There has been widespread condemnation of Beijing's treatment of Uyghur Muslims in Xinjiang as well as its crackdown on protesters in Hong Kong and its policies towards Tibet and Taiwan.
China has been accused of suppression and surveillance campaign against Muslim ethnic groups, which allegedly includes mass internment, forced sterilisation, the separation of children from their families and forced labour.
Human rights groups allege more than one million Uyghurs have been placed in internment camps, but Beijing claims they are training centres designed to help stamp out Islamist extremism and separatism.
Zumretay Arkin, the programme and advocacy manager at the World Uyghur Congress - which earlier this month sent a complaint to the IOC Ethics Commission regarding Beijing 2022 - claimed the IOC had repeatedly ignored their concerns.
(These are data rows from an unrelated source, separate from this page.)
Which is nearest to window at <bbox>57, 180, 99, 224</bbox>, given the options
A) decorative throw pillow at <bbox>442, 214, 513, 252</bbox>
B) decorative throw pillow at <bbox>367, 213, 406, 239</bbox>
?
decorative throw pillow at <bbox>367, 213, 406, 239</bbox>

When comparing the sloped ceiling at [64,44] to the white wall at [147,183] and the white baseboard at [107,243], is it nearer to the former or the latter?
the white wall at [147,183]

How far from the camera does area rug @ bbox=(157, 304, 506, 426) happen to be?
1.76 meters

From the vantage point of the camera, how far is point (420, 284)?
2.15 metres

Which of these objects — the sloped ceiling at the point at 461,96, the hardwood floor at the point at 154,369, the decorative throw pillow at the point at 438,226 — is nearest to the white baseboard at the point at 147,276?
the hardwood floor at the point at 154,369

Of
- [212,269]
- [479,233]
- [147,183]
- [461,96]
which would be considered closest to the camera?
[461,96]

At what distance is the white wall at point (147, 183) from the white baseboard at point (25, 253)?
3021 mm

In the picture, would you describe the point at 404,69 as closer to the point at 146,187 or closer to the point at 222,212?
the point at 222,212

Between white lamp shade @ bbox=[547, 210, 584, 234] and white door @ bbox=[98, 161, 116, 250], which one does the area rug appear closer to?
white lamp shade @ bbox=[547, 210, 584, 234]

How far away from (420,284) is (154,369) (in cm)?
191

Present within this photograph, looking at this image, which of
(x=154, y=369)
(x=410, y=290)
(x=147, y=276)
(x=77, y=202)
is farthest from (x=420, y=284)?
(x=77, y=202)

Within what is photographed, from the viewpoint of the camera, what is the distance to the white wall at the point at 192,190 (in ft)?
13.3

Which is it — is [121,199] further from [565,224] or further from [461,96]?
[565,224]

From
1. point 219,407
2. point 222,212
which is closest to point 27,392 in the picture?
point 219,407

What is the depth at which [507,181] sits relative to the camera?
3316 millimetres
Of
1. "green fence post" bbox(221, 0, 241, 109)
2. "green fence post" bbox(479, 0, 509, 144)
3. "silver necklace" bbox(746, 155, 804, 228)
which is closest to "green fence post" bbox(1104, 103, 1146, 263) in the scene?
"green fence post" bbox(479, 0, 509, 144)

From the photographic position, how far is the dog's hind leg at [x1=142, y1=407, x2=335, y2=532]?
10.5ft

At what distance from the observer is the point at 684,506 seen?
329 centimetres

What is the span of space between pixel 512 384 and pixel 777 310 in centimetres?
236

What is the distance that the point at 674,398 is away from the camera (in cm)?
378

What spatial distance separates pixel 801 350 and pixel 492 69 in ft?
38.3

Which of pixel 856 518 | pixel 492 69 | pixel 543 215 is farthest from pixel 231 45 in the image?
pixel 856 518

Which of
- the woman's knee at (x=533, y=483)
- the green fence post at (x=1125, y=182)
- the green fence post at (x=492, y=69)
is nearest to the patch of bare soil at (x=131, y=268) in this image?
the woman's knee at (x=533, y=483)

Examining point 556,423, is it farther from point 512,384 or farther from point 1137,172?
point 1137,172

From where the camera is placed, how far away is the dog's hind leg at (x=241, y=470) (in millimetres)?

"When we met with the IOC in October, we asked them to listen to our voices but instead they completely dismissed our experiences and sufferings," she said.
"They conveniently hedge behind political neutrality when it comes to China.
"Our question was simple, does the IOC accept hosting the Olympic Games in a country that is actively committing a genocide?
"The answer we received was also very simple.
"Yes, the IOC is willing to host genocidal Olympic Games."
When asked about human rights concerns after the Session, Bach said: "We are not a super-world Government where the IOC could solve or even address issues for which not the UN Security Council, no G7, no G20 has solutions.
"This is in the remit of politics.
"We have to fulfil our role and to live up to our responsibilities within our area of responsibilities, and the Governments have to live up to their responsibilities in their remits."
The human rights concerns in Beijing have led to calls from politicians in some countries, including the United States, for a boycott of the Games.
"We can only repeat and give advice to learn from history - a boycott of the Olympic Games has never achieved anything," the IOC President added.
"It also has no logic, why would you punish the athletes from your own country if you have a dispute with the Government of another country?
"This just makes no real sense.
"The athletes would be the ones who are suffering."
Bach was asked during a media conference on Wednesday (March 10) about the Alternative Olympic Session and whether he had a message for organisers, but claimed he could not comment as he was not aware of it.